• Enregistrements affichés:
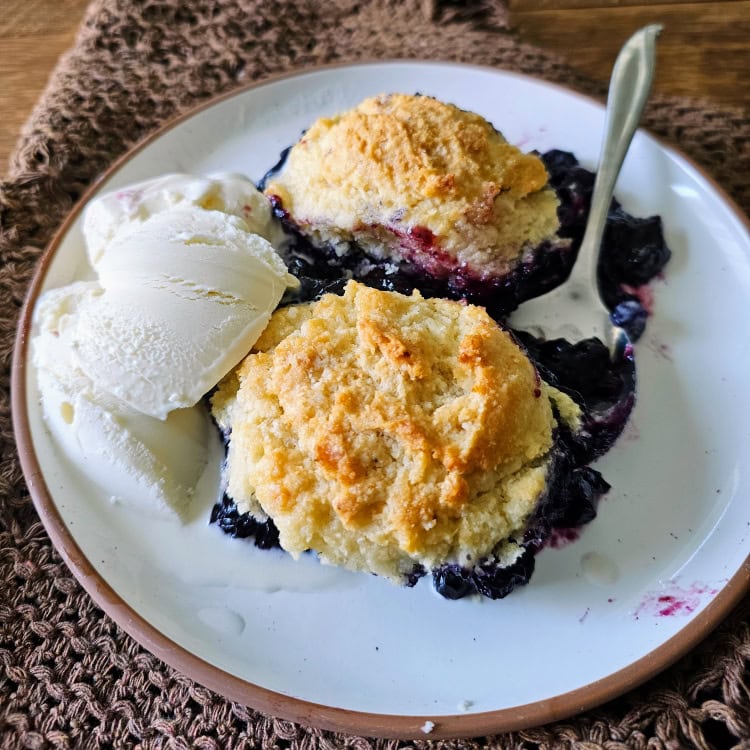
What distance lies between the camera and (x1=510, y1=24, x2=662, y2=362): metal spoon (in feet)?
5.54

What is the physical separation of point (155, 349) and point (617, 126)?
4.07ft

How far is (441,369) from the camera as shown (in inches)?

• Objectif:
Pouvez-vous restituer toutes les lignes des enregistrements ci-dessus sous forme de liste JSON de chaînes, une chaîne par ligne, en omettant les lignes vides et les images ?

• Réponse attendue:
[
  "What distance lies between the camera and (x1=510, y1=24, x2=662, y2=362): metal spoon (in feet)?",
  "5.54",
  "What is the physical separation of point (155, 349) and point (617, 126)?",
  "4.07ft",
  "How far is (441,369) from the camera as shown (in inches)?"
]